Real estate is “along the bottom and we’re starting to see prices moderate and transaction volumes pick up,” Lashine said.
What is different this time is that the downturn was an interest rate-driven crisis. What is the same is that it will take time to work out, she said.
Public assets will take the shortest amount of time to work out, while open-end funds, whose valuations are based on appraisals rather than transactions, will take longer, Lashine said.
"Appraisals are still going down because transaction volumes are so low,” she said.

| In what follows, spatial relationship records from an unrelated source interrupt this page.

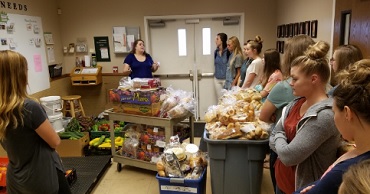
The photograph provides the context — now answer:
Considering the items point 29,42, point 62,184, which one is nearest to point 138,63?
point 29,42

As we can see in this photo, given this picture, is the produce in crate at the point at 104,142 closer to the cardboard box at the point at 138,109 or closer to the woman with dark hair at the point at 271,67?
the cardboard box at the point at 138,109

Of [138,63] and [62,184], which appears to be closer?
Result: [62,184]

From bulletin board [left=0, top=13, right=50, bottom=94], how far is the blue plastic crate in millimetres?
2753

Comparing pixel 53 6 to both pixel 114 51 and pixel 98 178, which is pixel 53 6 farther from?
pixel 98 178

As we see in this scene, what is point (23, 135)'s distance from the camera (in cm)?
154

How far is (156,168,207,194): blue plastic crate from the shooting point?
2.11 m

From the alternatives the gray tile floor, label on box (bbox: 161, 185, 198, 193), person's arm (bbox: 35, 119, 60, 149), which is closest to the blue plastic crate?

Open-end funds will probably lag another quarter or so, behind closed-end funds, Lashine said.
There’s a huge spread between appraisal and transaction-based pricing used by closed-end funds, she said.
“That’s why the ODCE (NCREIF Fund Index - Open End Diversified Core Equity) exit queues are at the highest level yet ... 18% of net assets, which is really high,” Lashine said.
Indeed, assets in core properties, much of which reside in open-end funds, dropped 6.8% to $445.3 billion among this year's respondents, while value-added was up 10.4% to $96.6 billion and opportunistic was up 5.7% to $59.3 billion in the 12 months ended June 30, P&I survey data shows.
Assets in open-end funds were down by 10% to $267.4 billion. Meanwhile, closed-end fund assets grew by 16.9% to $115.4 billion and separately managed account AUM dipped 2.3% to $257.5 billion, this year’s survey reveals.